Purpose of the flight and payload description

Project Mogul was a top secret project carried out by the US Army Air Forces involving the launch of stratospheric balloons carrying sensitive microphones, whose primary purpose was long-distance detection of sound waves generated by Soviet atomic bomb tests. The project was carried out from 1947 until early 1949. The project was moderately successful, but was very expensive and ultimatelly was replaced by a network of seismic detectors and air sampling for fallout.

Details of the balloon flight

Balloon launched on: 5/8/1947
Launch site: Lehigh University, Bethelem, Pennsylvania  
Balloon launched by: University of New York
Balloon manufacturer/size/composition: Balloon Tandem Tandem (23 x 350gr)
Flight identification number: NYU 3
End of flight (L for landing time, W for last contact, otherwise termination time): 5/8/1947
Landing site: Balloons broke free

In early April 1947, the British military prepared to destroy with explosives German naval installations on Helgoland, an island in the North Sea on which would become one of the biggest non-nuclear man-made explosions. In preparation for monitoring the acoustic signal produced by the blast, during that month, the New York University group performed a series of balloon launches from the football field at Lehigh University in Bethlehem, Pennsylvania.

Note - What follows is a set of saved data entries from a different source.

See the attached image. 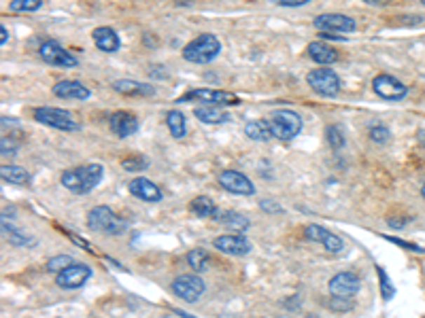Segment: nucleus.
I'll use <instances>...</instances> for the list:
<instances>
[{
  "label": "nucleus",
  "mask_w": 425,
  "mask_h": 318,
  "mask_svg": "<svg viewBox=\"0 0 425 318\" xmlns=\"http://www.w3.org/2000/svg\"><path fill=\"white\" fill-rule=\"evenodd\" d=\"M92 268L86 265V263H70L68 268H64L62 272L55 274V284L60 289H66V291H75L79 286H83L90 278H92Z\"/></svg>",
  "instance_id": "9d476101"
},
{
  "label": "nucleus",
  "mask_w": 425,
  "mask_h": 318,
  "mask_svg": "<svg viewBox=\"0 0 425 318\" xmlns=\"http://www.w3.org/2000/svg\"><path fill=\"white\" fill-rule=\"evenodd\" d=\"M259 208H262V210H266L268 214H278V212H283V206H281V204H276V202H274V200H270V198L262 200V202H259Z\"/></svg>",
  "instance_id": "e433bc0d"
},
{
  "label": "nucleus",
  "mask_w": 425,
  "mask_h": 318,
  "mask_svg": "<svg viewBox=\"0 0 425 318\" xmlns=\"http://www.w3.org/2000/svg\"><path fill=\"white\" fill-rule=\"evenodd\" d=\"M220 53L222 43L215 34H200L183 47V57L191 64H210Z\"/></svg>",
  "instance_id": "f03ea898"
},
{
  "label": "nucleus",
  "mask_w": 425,
  "mask_h": 318,
  "mask_svg": "<svg viewBox=\"0 0 425 318\" xmlns=\"http://www.w3.org/2000/svg\"><path fill=\"white\" fill-rule=\"evenodd\" d=\"M421 3H423V5H425V0H421Z\"/></svg>",
  "instance_id": "c03bdc74"
},
{
  "label": "nucleus",
  "mask_w": 425,
  "mask_h": 318,
  "mask_svg": "<svg viewBox=\"0 0 425 318\" xmlns=\"http://www.w3.org/2000/svg\"><path fill=\"white\" fill-rule=\"evenodd\" d=\"M0 177H3L5 183H11V185H28L30 183L28 170L22 166H15V164H5L3 168H0Z\"/></svg>",
  "instance_id": "393cba45"
},
{
  "label": "nucleus",
  "mask_w": 425,
  "mask_h": 318,
  "mask_svg": "<svg viewBox=\"0 0 425 318\" xmlns=\"http://www.w3.org/2000/svg\"><path fill=\"white\" fill-rule=\"evenodd\" d=\"M364 3L372 7H383V5H389V0H364Z\"/></svg>",
  "instance_id": "a19ab883"
},
{
  "label": "nucleus",
  "mask_w": 425,
  "mask_h": 318,
  "mask_svg": "<svg viewBox=\"0 0 425 318\" xmlns=\"http://www.w3.org/2000/svg\"><path fill=\"white\" fill-rule=\"evenodd\" d=\"M53 96L55 98H64V100H88L92 96V92L79 83V81H70V78H66V81H60L51 88Z\"/></svg>",
  "instance_id": "aec40b11"
},
{
  "label": "nucleus",
  "mask_w": 425,
  "mask_h": 318,
  "mask_svg": "<svg viewBox=\"0 0 425 318\" xmlns=\"http://www.w3.org/2000/svg\"><path fill=\"white\" fill-rule=\"evenodd\" d=\"M306 83L311 90L323 98H334L340 94V78L330 66H319L306 74Z\"/></svg>",
  "instance_id": "423d86ee"
},
{
  "label": "nucleus",
  "mask_w": 425,
  "mask_h": 318,
  "mask_svg": "<svg viewBox=\"0 0 425 318\" xmlns=\"http://www.w3.org/2000/svg\"><path fill=\"white\" fill-rule=\"evenodd\" d=\"M421 195H423V200H425V183L421 185Z\"/></svg>",
  "instance_id": "37998d69"
},
{
  "label": "nucleus",
  "mask_w": 425,
  "mask_h": 318,
  "mask_svg": "<svg viewBox=\"0 0 425 318\" xmlns=\"http://www.w3.org/2000/svg\"><path fill=\"white\" fill-rule=\"evenodd\" d=\"M212 249L230 257H245L251 253V242L247 240L245 233H224L212 240Z\"/></svg>",
  "instance_id": "4468645a"
},
{
  "label": "nucleus",
  "mask_w": 425,
  "mask_h": 318,
  "mask_svg": "<svg viewBox=\"0 0 425 318\" xmlns=\"http://www.w3.org/2000/svg\"><path fill=\"white\" fill-rule=\"evenodd\" d=\"M377 274H379V282H381V295H383V299H385V301L393 299V297H396V286H393V282L389 280L387 272H385L381 265H377Z\"/></svg>",
  "instance_id": "2f4dec72"
},
{
  "label": "nucleus",
  "mask_w": 425,
  "mask_h": 318,
  "mask_svg": "<svg viewBox=\"0 0 425 318\" xmlns=\"http://www.w3.org/2000/svg\"><path fill=\"white\" fill-rule=\"evenodd\" d=\"M111 88H113V92H117L121 96H130V98H147V96L156 94L154 85L134 81V78H119V81H115Z\"/></svg>",
  "instance_id": "6ab92c4d"
},
{
  "label": "nucleus",
  "mask_w": 425,
  "mask_h": 318,
  "mask_svg": "<svg viewBox=\"0 0 425 318\" xmlns=\"http://www.w3.org/2000/svg\"><path fill=\"white\" fill-rule=\"evenodd\" d=\"M217 183H220V187H222L224 191L234 193V195H245V198H249V195L255 193V185L251 183V179H249L247 174L238 172V170H224V172H220Z\"/></svg>",
  "instance_id": "2eb2a0df"
},
{
  "label": "nucleus",
  "mask_w": 425,
  "mask_h": 318,
  "mask_svg": "<svg viewBox=\"0 0 425 318\" xmlns=\"http://www.w3.org/2000/svg\"><path fill=\"white\" fill-rule=\"evenodd\" d=\"M43 7V0H11L9 11L11 13H36Z\"/></svg>",
  "instance_id": "c756f323"
},
{
  "label": "nucleus",
  "mask_w": 425,
  "mask_h": 318,
  "mask_svg": "<svg viewBox=\"0 0 425 318\" xmlns=\"http://www.w3.org/2000/svg\"><path fill=\"white\" fill-rule=\"evenodd\" d=\"M204 291H206V284L202 282L198 272L196 274H181L173 282V293L187 303H196L204 295Z\"/></svg>",
  "instance_id": "1a4fd4ad"
},
{
  "label": "nucleus",
  "mask_w": 425,
  "mask_h": 318,
  "mask_svg": "<svg viewBox=\"0 0 425 318\" xmlns=\"http://www.w3.org/2000/svg\"><path fill=\"white\" fill-rule=\"evenodd\" d=\"M313 26L319 32H336V34H351L358 30V24L353 18L342 13H323L313 20Z\"/></svg>",
  "instance_id": "ddd939ff"
},
{
  "label": "nucleus",
  "mask_w": 425,
  "mask_h": 318,
  "mask_svg": "<svg viewBox=\"0 0 425 318\" xmlns=\"http://www.w3.org/2000/svg\"><path fill=\"white\" fill-rule=\"evenodd\" d=\"M5 235L9 237V242L11 244H18V247H26V244H34V240L32 237H28V235H22L18 229H13V227H7V223H5Z\"/></svg>",
  "instance_id": "f704fd0d"
},
{
  "label": "nucleus",
  "mask_w": 425,
  "mask_h": 318,
  "mask_svg": "<svg viewBox=\"0 0 425 318\" xmlns=\"http://www.w3.org/2000/svg\"><path fill=\"white\" fill-rule=\"evenodd\" d=\"M306 53L319 66H332L334 62H338V51L332 45H328L325 41H311L306 47Z\"/></svg>",
  "instance_id": "4be33fe9"
},
{
  "label": "nucleus",
  "mask_w": 425,
  "mask_h": 318,
  "mask_svg": "<svg viewBox=\"0 0 425 318\" xmlns=\"http://www.w3.org/2000/svg\"><path fill=\"white\" fill-rule=\"evenodd\" d=\"M272 3L278 7H304V5L313 3V0H272Z\"/></svg>",
  "instance_id": "58836bf2"
},
{
  "label": "nucleus",
  "mask_w": 425,
  "mask_h": 318,
  "mask_svg": "<svg viewBox=\"0 0 425 318\" xmlns=\"http://www.w3.org/2000/svg\"><path fill=\"white\" fill-rule=\"evenodd\" d=\"M39 55L49 66H60V68H77L79 66L77 55L64 49L58 41H43L39 47Z\"/></svg>",
  "instance_id": "6e6552de"
},
{
  "label": "nucleus",
  "mask_w": 425,
  "mask_h": 318,
  "mask_svg": "<svg viewBox=\"0 0 425 318\" xmlns=\"http://www.w3.org/2000/svg\"><path fill=\"white\" fill-rule=\"evenodd\" d=\"M128 191H130L132 198H136V200H140V202H147V204H156V202H162V200H164L162 189H160L154 181H149V179H145V177L132 179V181L128 183Z\"/></svg>",
  "instance_id": "dca6fc26"
},
{
  "label": "nucleus",
  "mask_w": 425,
  "mask_h": 318,
  "mask_svg": "<svg viewBox=\"0 0 425 318\" xmlns=\"http://www.w3.org/2000/svg\"><path fill=\"white\" fill-rule=\"evenodd\" d=\"M328 289H330V295H334L338 299H351L360 293L362 280L356 272H338L328 282Z\"/></svg>",
  "instance_id": "f8f14e48"
},
{
  "label": "nucleus",
  "mask_w": 425,
  "mask_h": 318,
  "mask_svg": "<svg viewBox=\"0 0 425 318\" xmlns=\"http://www.w3.org/2000/svg\"><path fill=\"white\" fill-rule=\"evenodd\" d=\"M368 136H370V140L377 142V144H385V142H389V138H391V134H389V130H387L385 125H372L370 132H368Z\"/></svg>",
  "instance_id": "c9c22d12"
},
{
  "label": "nucleus",
  "mask_w": 425,
  "mask_h": 318,
  "mask_svg": "<svg viewBox=\"0 0 425 318\" xmlns=\"http://www.w3.org/2000/svg\"><path fill=\"white\" fill-rule=\"evenodd\" d=\"M138 117L130 111H117L109 119V127L117 138H128L138 132Z\"/></svg>",
  "instance_id": "a211bd4d"
},
{
  "label": "nucleus",
  "mask_w": 425,
  "mask_h": 318,
  "mask_svg": "<svg viewBox=\"0 0 425 318\" xmlns=\"http://www.w3.org/2000/svg\"><path fill=\"white\" fill-rule=\"evenodd\" d=\"M34 121H39L47 127L60 130V132H79L81 130V123L73 113L64 111V109H55V106L34 109Z\"/></svg>",
  "instance_id": "39448f33"
},
{
  "label": "nucleus",
  "mask_w": 425,
  "mask_h": 318,
  "mask_svg": "<svg viewBox=\"0 0 425 318\" xmlns=\"http://www.w3.org/2000/svg\"><path fill=\"white\" fill-rule=\"evenodd\" d=\"M183 102L187 100H200V102H206V104H238V98L230 92H224V90H206V88H200V90H191L187 92L183 98Z\"/></svg>",
  "instance_id": "f3484780"
},
{
  "label": "nucleus",
  "mask_w": 425,
  "mask_h": 318,
  "mask_svg": "<svg viewBox=\"0 0 425 318\" xmlns=\"http://www.w3.org/2000/svg\"><path fill=\"white\" fill-rule=\"evenodd\" d=\"M325 138L330 142L332 148H342L344 146V132L340 130V125H328L325 127Z\"/></svg>",
  "instance_id": "473e14b6"
},
{
  "label": "nucleus",
  "mask_w": 425,
  "mask_h": 318,
  "mask_svg": "<svg viewBox=\"0 0 425 318\" xmlns=\"http://www.w3.org/2000/svg\"><path fill=\"white\" fill-rule=\"evenodd\" d=\"M166 127L173 138L181 140L187 134V119L181 111H168L166 113Z\"/></svg>",
  "instance_id": "a878e982"
},
{
  "label": "nucleus",
  "mask_w": 425,
  "mask_h": 318,
  "mask_svg": "<svg viewBox=\"0 0 425 318\" xmlns=\"http://www.w3.org/2000/svg\"><path fill=\"white\" fill-rule=\"evenodd\" d=\"M189 210H191L196 216L206 219V216H215L217 206H215V202H212L210 198H206V195H198V198H194V200H191Z\"/></svg>",
  "instance_id": "cd10ccee"
},
{
  "label": "nucleus",
  "mask_w": 425,
  "mask_h": 318,
  "mask_svg": "<svg viewBox=\"0 0 425 318\" xmlns=\"http://www.w3.org/2000/svg\"><path fill=\"white\" fill-rule=\"evenodd\" d=\"M245 134H247V138L257 140V142H266V140L274 138V136H272V130H270V123H268V121H262V119L245 123Z\"/></svg>",
  "instance_id": "bb28decb"
},
{
  "label": "nucleus",
  "mask_w": 425,
  "mask_h": 318,
  "mask_svg": "<svg viewBox=\"0 0 425 318\" xmlns=\"http://www.w3.org/2000/svg\"><path fill=\"white\" fill-rule=\"evenodd\" d=\"M92 39H94L96 49L102 51V53H115L121 47V39H119V34L111 26H98V28H94Z\"/></svg>",
  "instance_id": "412c9836"
},
{
  "label": "nucleus",
  "mask_w": 425,
  "mask_h": 318,
  "mask_svg": "<svg viewBox=\"0 0 425 318\" xmlns=\"http://www.w3.org/2000/svg\"><path fill=\"white\" fill-rule=\"evenodd\" d=\"M387 240H389V242H393V244H398V247H404V249H406V251H410V253H425L421 247L410 244V242H404V240H400V237H391V235H387Z\"/></svg>",
  "instance_id": "4c0bfd02"
},
{
  "label": "nucleus",
  "mask_w": 425,
  "mask_h": 318,
  "mask_svg": "<svg viewBox=\"0 0 425 318\" xmlns=\"http://www.w3.org/2000/svg\"><path fill=\"white\" fill-rule=\"evenodd\" d=\"M212 219H215L217 223H222L224 227H228L230 231H236V233H245L249 229V225H251V221L245 214L236 212V210L215 212V216H212Z\"/></svg>",
  "instance_id": "b1692460"
},
{
  "label": "nucleus",
  "mask_w": 425,
  "mask_h": 318,
  "mask_svg": "<svg viewBox=\"0 0 425 318\" xmlns=\"http://www.w3.org/2000/svg\"><path fill=\"white\" fill-rule=\"evenodd\" d=\"M372 92H375L379 98L389 100V102H400V100H404V98L408 96V88L400 81L398 76L387 74V72L377 74V76L372 78Z\"/></svg>",
  "instance_id": "0eeeda50"
},
{
  "label": "nucleus",
  "mask_w": 425,
  "mask_h": 318,
  "mask_svg": "<svg viewBox=\"0 0 425 318\" xmlns=\"http://www.w3.org/2000/svg\"><path fill=\"white\" fill-rule=\"evenodd\" d=\"M102 177H104L102 164H86V166L64 170L62 177H60V183L68 191H73L77 195H86V193L94 191L100 185Z\"/></svg>",
  "instance_id": "f257e3e1"
},
{
  "label": "nucleus",
  "mask_w": 425,
  "mask_h": 318,
  "mask_svg": "<svg viewBox=\"0 0 425 318\" xmlns=\"http://www.w3.org/2000/svg\"><path fill=\"white\" fill-rule=\"evenodd\" d=\"M417 140L421 142V146L425 148V130H419V134H417Z\"/></svg>",
  "instance_id": "79ce46f5"
},
{
  "label": "nucleus",
  "mask_w": 425,
  "mask_h": 318,
  "mask_svg": "<svg viewBox=\"0 0 425 318\" xmlns=\"http://www.w3.org/2000/svg\"><path fill=\"white\" fill-rule=\"evenodd\" d=\"M304 235L309 237L311 242L321 244V247H323L328 253H332V255H338V253L344 251V240H342V237L336 235L334 231L325 229L323 225H317V223L306 225V227H304Z\"/></svg>",
  "instance_id": "9b49d317"
},
{
  "label": "nucleus",
  "mask_w": 425,
  "mask_h": 318,
  "mask_svg": "<svg viewBox=\"0 0 425 318\" xmlns=\"http://www.w3.org/2000/svg\"><path fill=\"white\" fill-rule=\"evenodd\" d=\"M185 261H187V265H189L194 272L202 274V272H206L208 265H210V255H208L204 249H194V251H189V253L185 255Z\"/></svg>",
  "instance_id": "c85d7f7f"
},
{
  "label": "nucleus",
  "mask_w": 425,
  "mask_h": 318,
  "mask_svg": "<svg viewBox=\"0 0 425 318\" xmlns=\"http://www.w3.org/2000/svg\"><path fill=\"white\" fill-rule=\"evenodd\" d=\"M147 159L143 155H128L121 159V168L128 170V172H143L147 170Z\"/></svg>",
  "instance_id": "7c9ffc66"
},
{
  "label": "nucleus",
  "mask_w": 425,
  "mask_h": 318,
  "mask_svg": "<svg viewBox=\"0 0 425 318\" xmlns=\"http://www.w3.org/2000/svg\"><path fill=\"white\" fill-rule=\"evenodd\" d=\"M194 115H196V119H200L202 123H208V125H222V123L230 121V113L220 109V104H206L204 102V104L196 106Z\"/></svg>",
  "instance_id": "5701e85b"
},
{
  "label": "nucleus",
  "mask_w": 425,
  "mask_h": 318,
  "mask_svg": "<svg viewBox=\"0 0 425 318\" xmlns=\"http://www.w3.org/2000/svg\"><path fill=\"white\" fill-rule=\"evenodd\" d=\"M88 227L102 235H121L128 229V221L115 214L109 206H96L88 212Z\"/></svg>",
  "instance_id": "7ed1b4c3"
},
{
  "label": "nucleus",
  "mask_w": 425,
  "mask_h": 318,
  "mask_svg": "<svg viewBox=\"0 0 425 318\" xmlns=\"http://www.w3.org/2000/svg\"><path fill=\"white\" fill-rule=\"evenodd\" d=\"M9 43V32H7V28L5 26H0V45H7Z\"/></svg>",
  "instance_id": "ea45409f"
},
{
  "label": "nucleus",
  "mask_w": 425,
  "mask_h": 318,
  "mask_svg": "<svg viewBox=\"0 0 425 318\" xmlns=\"http://www.w3.org/2000/svg\"><path fill=\"white\" fill-rule=\"evenodd\" d=\"M272 136L278 140H294L302 132V117L292 109L274 111L268 119Z\"/></svg>",
  "instance_id": "20e7f679"
},
{
  "label": "nucleus",
  "mask_w": 425,
  "mask_h": 318,
  "mask_svg": "<svg viewBox=\"0 0 425 318\" xmlns=\"http://www.w3.org/2000/svg\"><path fill=\"white\" fill-rule=\"evenodd\" d=\"M70 263H75V259L73 257H68V255H58V257H51L49 261H47V272H51V274H58V272H62L64 268H68Z\"/></svg>",
  "instance_id": "72a5a7b5"
}]
</instances>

This was the third and last flight attempt of the series. The payload consisted of the MOGUL project Sonobuoy, radar targets, radiosonde and sand-based ballast system. The operations commenced on the early morning of 8 May, but after the balloons were inflated, the winds picked up and the balloons broke free before the NYU scientists could attach the instrument payload. After this incident, the project decided to look for a launch site with better wind conditions and less air traffic than that around New York City, so operations were moved to Alamogordo Army Air Field in New Mexico, where a Watson Laboratories field station was already in operation.